Neste mês, há 50 anos, em seu primeiro discurso oficial ao povo americano, o presidente Lyndon Johnson declarou “guerra incondicional à pobreza na América”. Johnson exortou o congresso e os americanos a se unirem a ele na luta contra a pobreza; era uma luta, ele disse, que não podemos “nos permitir perder”. Johnson entendeu que para melhorar a condição dos destituídos, temos de atacar a causa-raiz da pobreza e não apenas seus sintomas.
Nos anos seguintes, a administração Johnson deslanchou uma série de programas, alguns dos quais estão conosco até hoje, para oferecer aos pobres melhor educação, melhores cuidados de saúde, trabalhos melhores e casas melhores. Eles incluíam Medicare e Medicaid, Head Start, melhor fundo para educação K-12, empréstimos para estudantes de baixa renda, assistência residencial para famílias de baixa renda e ajuda legal para os pobres. Com Johnson, o projeto-piloto para a alimentação tornou-se um programa permanente que, eventualmente, eliminaria a desnutrição que nos anos 60 fazia parte dos Estados Unidos, semelhante a um país de Terceiro Mundo.

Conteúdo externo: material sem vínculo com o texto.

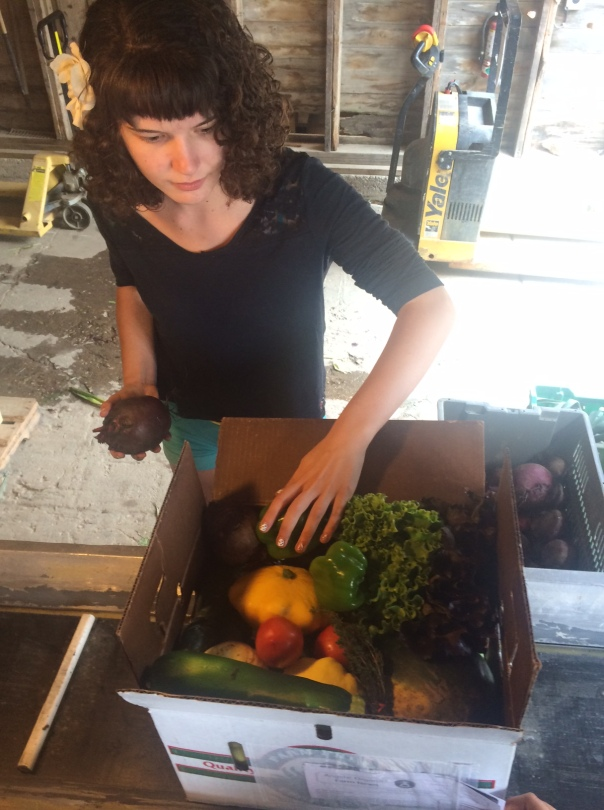 Katie puts the final touch on your box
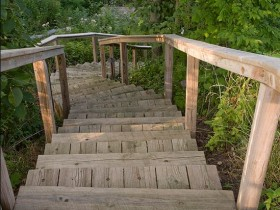 Wooden garden stairs with their hands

No entanto, na política como na física, para cada ação há uma reação igual e oposta, e não demorou muito para que a Direita denunciasse a guerra contra a pobreza como um fracasso. Presidente Reagan liderou o caminho com a seguinte frase: “Nós fizemos uma guerra contra a pobreza e a pobreza venceu”. Essa ideia tem se repetido ao longo das décadas, decorada com relatos de rainhas da previdência dirigindo Cadillacs, gourmets desempregados e surfistas arrecadando vale-refeição. Se as pessoas permanecem pobres, dizem-nos, é porque os programas de assistência tornam a vida muito fácil para elas. A melhor maneira de ajudá-las a escapar da armadilha da pobreza é, dessa forma, reduzir ou abolir os programas que lhe sejam destinados. O resultado, desde a década de 80, tem sido um corte nos gastos públicos e hoje o corte paira sobre vários programas críticos, incluindo vale-refeição.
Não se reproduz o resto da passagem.